While some people’s idea of an off-road vehicle is cage with a 600hp engine, suspended on long soft springs and 40” tires. I tend to be more reserved. I always wanted an expedition-type vehicle; ability to comfortably travel on- and off-road with family, over great distances. The off-roading would be limited to sand dunes, muddy roads, small streams, and occasional snow. There is a number of great choices for an entry level expedition vehicle but if we’re on a fixed budget (and who isn’t), we need to start low, and for around $5000 here is a clean first generation Discovery and an 80-series Land Cruiser.

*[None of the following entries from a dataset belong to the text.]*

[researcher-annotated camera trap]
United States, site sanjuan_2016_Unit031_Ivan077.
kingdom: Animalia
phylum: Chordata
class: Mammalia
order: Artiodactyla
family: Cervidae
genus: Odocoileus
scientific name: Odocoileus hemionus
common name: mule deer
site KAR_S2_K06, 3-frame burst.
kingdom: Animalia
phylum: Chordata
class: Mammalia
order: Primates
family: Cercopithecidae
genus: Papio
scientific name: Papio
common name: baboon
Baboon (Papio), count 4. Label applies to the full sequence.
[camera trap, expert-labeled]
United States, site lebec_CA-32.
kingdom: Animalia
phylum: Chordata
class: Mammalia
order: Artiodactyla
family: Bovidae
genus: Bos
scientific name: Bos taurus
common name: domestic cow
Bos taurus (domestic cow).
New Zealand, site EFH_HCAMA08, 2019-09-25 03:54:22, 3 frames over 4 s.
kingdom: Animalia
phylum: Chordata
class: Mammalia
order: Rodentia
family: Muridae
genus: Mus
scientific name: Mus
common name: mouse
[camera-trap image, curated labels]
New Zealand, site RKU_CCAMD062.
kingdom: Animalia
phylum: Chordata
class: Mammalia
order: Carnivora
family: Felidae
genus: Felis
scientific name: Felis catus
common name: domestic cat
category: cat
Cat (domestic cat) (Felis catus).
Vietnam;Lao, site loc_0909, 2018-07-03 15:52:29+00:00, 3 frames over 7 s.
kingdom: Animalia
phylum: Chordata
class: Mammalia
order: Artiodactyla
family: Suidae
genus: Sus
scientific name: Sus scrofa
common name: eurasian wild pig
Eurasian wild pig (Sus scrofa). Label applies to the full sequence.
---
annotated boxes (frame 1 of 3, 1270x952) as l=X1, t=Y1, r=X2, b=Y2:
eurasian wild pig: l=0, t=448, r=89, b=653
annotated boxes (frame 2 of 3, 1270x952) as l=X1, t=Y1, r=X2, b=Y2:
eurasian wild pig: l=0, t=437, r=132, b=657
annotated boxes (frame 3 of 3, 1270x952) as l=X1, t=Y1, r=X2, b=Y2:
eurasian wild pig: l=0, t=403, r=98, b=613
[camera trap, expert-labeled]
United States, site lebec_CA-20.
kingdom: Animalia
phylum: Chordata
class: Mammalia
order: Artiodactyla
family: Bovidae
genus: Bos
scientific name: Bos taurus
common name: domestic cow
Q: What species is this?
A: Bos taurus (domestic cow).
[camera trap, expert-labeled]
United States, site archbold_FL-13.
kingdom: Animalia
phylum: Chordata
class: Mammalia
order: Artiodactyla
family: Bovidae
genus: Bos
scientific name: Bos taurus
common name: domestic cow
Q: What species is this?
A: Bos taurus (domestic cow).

This 1994 Land Cruiser is well broken-in with almost 220,000 miles on the big-o in-line six. The owner is saying that the cooling system has been recently completely redone and that it comes with a book of service records. Most importantly this Cruiser has the highly desirable factory locking differentials. The exterior looks great, rust free-ish but with some faded paint. Unfortunately there are no pictures of the interior.
With an updated radio from a Scion, for that OEM look, and some M/Ts on steelies, this Cruiser is pretty much stock. It also comes with factory wheels wrapped in A/T tires. The fact that the factory running boards are still attached to it means that it has not seen much off-road abuse. The seller is asking $5000 which seems like a remarkably good deal until you recall that there are almost 220,000 miles on it.
In the 1990s era of large SUVs, the Land Rover Discovery was king. It was the vehicle that had it all: commanding view of the road, room for rugrats and all their stuff, snooty European badge and it gave the owner the feel of outdoor freedom, even if it was only used for trips to the mall or soccer practice. Much like the trophy wives that drove it, all that glamour comes with high maintenance. Reliability is seriously bad and the cost of parts and repairs is ridiculously high.
With that said, this 108,000 mile 1997 Disco seems to be almost in a class by itself as it has the benefit of having what seems like a competent enthusiast owner. The ad is well written (if a bit wordy), touching on many points and specific modifications which usually need further explanation. For instance, the problematic ABS system has been disabled and a ton of preventative maintenance completed, such as resealing of the dual sunroofs (non-sunroof Discos are more desirable, FYI).
Pictures are good too, they show a very clean vehicle. The seller also has records but only in electronic version, but probably arranged in a nicely formatted spreadsheet. Asking price is $5950 and with the amount of questionable Discos out there, it is probably negotiable.
So… Which of these two $5000-ish expedition vehicles is the one for you? Is the high-mileage Toyota which has some unanswered questions or the clean Disco with half the miles?